By default, the scaling factor only has an effect when Vertica rebalances the database. During rebalancing, nodes break the projection segments they contain into storage containers which they can quickly move to other nodes.

This process is more efficient than re-segmenting the entire projection (in particular, less free disk space is required), but it still has significant overhead, since storage containers have to be separated into local segments, some of which are then transferred to other nodes. This overhead is not a problem if you rarely add or remove nodes from your database.

However, if your database is growing rapidly and is constantly busy, you may find the process of adding nodes becomes disruptive. In this case, you can enable local segmentation, which tells Vertica to always segment its data based on the scaling factor, so the data is always broken into containers that are easily moved. Having the data segmented in this way dramatically speeds up the process of adding or removing nodes, since the data is always in a state that can be quickly relocated to another node. The rebalancing process that Vertica performs after adding or removing a node just has to decide which storage containers to relocate, instead of first having to first break the data into storage containers.

Local data segmentation increases the number of storage containers stored on each node. This is not an issue unless a table contains many partitions. For example, if the table is partitioned by day and contains one or more years. If local data segmentation is enabled, then each of these table partitions is broken into multiple local storage segments, which potentially results in a huge number of files which can lead to ROS "pushback." Consider your table partitions and the effect enabling local data segmentation may have before enabling the feature.

4.1 - Enabling and disabling local segmentation

To enable local segmentation, use the ENABLE_LOCAL_SEGMENTS function.

To enable local segmentation, use the ENABLE_LOCAL_SEGMENTS function. To disable local segmentation, use the DISABLE_LOCAL_SEGMENTATION function:

=> SELECT ENABLE_LOCAL_SEGMENTS();
ENABLE_LOCAL_SEGMENTS
-----------------------
 ENABLED
(1 row)


=> SELECT is_local_segment_enabled FROM elastic_cluster;
 is_enabled
------------
 t
(1 row)

=> SELECT DISABLE_LOCAL_SEGMENTS();
 DISABLE_LOCAL_SEGMENTS
------------------------
 DISABLED
(1 row)

=> SELECT is_local_segment_enabled FROM ELASTIC_CLUSTER;
 is_enabled
------------
 f
(1 row)

5 - Elastic cluster best practices

The following are some best practices with regard to local segmentation.

Note

You should always perform a database backup before and after performing any of the operations discussed in this topic. You need to back up before changing any elastic cluster or local segmentation settings to guard against a hardware failure causing the rebalance process to leave the database in an unusable state. You should perform a full backup of the database after the rebalance procedure to avoid having to rebalance the database again if you need to restore from a backup.
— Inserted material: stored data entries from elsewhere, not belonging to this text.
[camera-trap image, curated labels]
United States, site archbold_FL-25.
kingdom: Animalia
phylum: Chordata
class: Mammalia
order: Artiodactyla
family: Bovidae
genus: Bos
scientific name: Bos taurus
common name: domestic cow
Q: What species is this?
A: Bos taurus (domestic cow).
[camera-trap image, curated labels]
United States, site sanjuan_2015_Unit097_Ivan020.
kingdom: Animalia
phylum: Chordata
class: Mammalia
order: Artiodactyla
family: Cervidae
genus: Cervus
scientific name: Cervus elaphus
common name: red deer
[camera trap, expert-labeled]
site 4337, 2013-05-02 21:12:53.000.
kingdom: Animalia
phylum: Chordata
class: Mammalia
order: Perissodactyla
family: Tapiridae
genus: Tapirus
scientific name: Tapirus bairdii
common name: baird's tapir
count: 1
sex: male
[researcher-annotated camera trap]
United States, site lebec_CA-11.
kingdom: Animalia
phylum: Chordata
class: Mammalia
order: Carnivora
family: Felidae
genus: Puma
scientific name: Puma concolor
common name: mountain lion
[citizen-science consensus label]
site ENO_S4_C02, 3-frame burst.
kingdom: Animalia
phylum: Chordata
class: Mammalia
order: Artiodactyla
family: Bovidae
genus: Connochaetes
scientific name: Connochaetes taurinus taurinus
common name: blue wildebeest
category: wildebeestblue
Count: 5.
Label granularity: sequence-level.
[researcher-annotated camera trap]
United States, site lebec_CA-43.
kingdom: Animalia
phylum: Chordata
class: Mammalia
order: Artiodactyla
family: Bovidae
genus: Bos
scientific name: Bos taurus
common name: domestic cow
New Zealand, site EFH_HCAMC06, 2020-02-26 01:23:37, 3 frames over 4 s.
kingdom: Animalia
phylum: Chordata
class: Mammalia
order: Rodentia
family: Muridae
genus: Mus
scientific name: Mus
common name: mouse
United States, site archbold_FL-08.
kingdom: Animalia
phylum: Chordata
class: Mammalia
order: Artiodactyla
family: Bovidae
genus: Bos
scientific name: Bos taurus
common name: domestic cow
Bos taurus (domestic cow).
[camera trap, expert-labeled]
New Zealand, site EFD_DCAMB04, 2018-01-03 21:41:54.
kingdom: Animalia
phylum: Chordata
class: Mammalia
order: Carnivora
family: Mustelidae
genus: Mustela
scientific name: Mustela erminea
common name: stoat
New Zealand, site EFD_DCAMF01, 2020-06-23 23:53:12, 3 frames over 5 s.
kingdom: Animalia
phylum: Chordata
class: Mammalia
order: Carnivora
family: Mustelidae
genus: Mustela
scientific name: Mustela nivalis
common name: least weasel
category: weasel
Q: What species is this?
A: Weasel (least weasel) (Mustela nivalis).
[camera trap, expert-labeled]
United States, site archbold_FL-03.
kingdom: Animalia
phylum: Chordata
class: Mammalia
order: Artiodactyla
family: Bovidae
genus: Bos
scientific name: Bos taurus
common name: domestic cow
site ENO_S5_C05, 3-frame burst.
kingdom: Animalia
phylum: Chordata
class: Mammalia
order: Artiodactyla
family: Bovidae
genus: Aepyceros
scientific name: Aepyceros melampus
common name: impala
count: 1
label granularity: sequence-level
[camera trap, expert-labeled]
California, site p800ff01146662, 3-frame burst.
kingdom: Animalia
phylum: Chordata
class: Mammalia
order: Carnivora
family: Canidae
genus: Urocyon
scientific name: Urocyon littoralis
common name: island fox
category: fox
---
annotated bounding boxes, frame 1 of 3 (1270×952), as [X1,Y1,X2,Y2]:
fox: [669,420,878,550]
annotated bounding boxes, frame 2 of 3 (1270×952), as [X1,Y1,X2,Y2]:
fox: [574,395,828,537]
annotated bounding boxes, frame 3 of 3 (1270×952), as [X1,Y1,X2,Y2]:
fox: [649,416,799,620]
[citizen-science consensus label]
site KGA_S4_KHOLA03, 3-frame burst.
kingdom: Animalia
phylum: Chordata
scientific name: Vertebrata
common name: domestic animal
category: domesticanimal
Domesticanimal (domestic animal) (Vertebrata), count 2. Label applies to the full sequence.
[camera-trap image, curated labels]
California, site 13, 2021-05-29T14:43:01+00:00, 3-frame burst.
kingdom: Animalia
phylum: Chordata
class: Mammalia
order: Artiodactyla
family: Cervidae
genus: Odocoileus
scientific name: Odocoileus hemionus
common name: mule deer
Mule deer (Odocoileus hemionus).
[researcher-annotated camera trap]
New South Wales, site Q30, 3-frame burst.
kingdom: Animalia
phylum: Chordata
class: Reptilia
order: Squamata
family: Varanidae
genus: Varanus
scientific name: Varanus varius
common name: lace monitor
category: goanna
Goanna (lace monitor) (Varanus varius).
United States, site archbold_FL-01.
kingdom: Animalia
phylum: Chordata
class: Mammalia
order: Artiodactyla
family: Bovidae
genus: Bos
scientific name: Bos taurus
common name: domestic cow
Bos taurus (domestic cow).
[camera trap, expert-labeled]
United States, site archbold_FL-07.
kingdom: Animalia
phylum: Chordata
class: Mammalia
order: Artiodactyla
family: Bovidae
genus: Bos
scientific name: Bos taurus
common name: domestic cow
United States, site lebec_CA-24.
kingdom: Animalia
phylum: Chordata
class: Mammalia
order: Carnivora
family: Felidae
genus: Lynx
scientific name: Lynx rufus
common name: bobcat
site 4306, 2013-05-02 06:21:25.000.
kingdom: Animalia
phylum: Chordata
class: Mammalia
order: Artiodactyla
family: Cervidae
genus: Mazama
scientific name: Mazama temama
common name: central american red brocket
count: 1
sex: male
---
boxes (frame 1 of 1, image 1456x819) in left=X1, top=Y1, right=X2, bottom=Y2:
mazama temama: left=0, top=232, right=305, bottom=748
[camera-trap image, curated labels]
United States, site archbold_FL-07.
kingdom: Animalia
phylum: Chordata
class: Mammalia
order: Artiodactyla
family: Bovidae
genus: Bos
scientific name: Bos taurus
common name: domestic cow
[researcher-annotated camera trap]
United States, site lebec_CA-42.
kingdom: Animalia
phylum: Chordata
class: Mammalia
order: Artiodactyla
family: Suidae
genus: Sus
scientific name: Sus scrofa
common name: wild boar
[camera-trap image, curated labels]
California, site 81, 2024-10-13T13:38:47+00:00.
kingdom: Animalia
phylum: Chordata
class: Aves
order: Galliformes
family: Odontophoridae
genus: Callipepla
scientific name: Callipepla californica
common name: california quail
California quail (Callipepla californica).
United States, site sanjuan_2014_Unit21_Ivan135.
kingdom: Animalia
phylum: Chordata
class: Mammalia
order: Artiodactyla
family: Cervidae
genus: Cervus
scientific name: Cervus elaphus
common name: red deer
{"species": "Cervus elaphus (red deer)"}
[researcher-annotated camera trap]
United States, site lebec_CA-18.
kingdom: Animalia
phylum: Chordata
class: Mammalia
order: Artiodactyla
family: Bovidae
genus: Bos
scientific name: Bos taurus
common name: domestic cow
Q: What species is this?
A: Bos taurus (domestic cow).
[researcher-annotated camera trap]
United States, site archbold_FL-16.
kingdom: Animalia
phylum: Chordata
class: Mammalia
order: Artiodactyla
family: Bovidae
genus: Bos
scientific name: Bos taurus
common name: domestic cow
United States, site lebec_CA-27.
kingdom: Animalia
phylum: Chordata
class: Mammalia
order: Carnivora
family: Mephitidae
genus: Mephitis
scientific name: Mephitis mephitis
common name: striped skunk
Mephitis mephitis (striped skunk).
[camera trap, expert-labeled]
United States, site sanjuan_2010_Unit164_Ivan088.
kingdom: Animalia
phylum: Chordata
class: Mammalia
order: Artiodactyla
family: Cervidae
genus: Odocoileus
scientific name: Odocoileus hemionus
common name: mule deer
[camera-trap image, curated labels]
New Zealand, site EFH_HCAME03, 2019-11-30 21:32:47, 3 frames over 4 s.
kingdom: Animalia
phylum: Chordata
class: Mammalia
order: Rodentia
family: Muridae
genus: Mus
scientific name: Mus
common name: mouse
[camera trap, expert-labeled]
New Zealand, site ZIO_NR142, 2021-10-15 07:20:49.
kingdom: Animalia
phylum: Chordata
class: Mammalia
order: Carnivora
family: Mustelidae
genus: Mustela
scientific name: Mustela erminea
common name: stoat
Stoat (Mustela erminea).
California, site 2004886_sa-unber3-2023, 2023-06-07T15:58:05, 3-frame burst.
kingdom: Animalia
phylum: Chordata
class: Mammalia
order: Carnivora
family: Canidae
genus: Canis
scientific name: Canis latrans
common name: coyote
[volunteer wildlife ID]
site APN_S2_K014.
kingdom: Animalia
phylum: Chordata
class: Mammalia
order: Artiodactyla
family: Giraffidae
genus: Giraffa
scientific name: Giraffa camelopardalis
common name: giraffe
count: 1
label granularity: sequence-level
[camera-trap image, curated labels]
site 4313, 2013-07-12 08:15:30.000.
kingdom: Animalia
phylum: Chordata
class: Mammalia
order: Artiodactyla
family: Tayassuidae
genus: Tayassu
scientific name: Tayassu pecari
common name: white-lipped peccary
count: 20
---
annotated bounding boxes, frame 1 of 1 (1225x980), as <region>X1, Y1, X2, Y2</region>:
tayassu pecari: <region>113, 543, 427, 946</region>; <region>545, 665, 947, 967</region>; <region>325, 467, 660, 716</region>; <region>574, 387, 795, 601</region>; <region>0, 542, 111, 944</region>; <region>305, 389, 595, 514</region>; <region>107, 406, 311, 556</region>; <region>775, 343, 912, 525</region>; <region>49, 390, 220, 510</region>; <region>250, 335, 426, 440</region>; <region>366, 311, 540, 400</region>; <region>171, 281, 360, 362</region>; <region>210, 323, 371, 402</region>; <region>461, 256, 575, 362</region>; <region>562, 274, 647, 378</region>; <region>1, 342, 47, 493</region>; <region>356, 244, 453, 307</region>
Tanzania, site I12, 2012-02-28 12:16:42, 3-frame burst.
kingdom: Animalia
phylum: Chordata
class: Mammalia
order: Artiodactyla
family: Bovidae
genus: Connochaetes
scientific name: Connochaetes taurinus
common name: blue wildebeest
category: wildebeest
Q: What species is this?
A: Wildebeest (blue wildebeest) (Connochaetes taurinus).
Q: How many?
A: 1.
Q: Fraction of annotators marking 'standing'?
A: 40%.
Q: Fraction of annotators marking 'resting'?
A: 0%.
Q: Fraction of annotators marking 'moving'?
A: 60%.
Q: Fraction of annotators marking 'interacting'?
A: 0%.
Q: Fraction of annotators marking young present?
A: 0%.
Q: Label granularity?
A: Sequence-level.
When to enable local data segmentation

Local data segmentation can significantly speed up the process of resizing your cluster. You should enable local data segmentation if:

your database does not contain tables with hundreds of partitions.
the number of nodes in the database cluster is a power of two.
you plan to expand or contract the size of your cluster.

Local segmentation can result in an excessive number of storage containers with tables that have hundreds of partitions, or in clusters with a non-power-of-two number of nodes. If your database has these two features, take care when enabling local segmentation.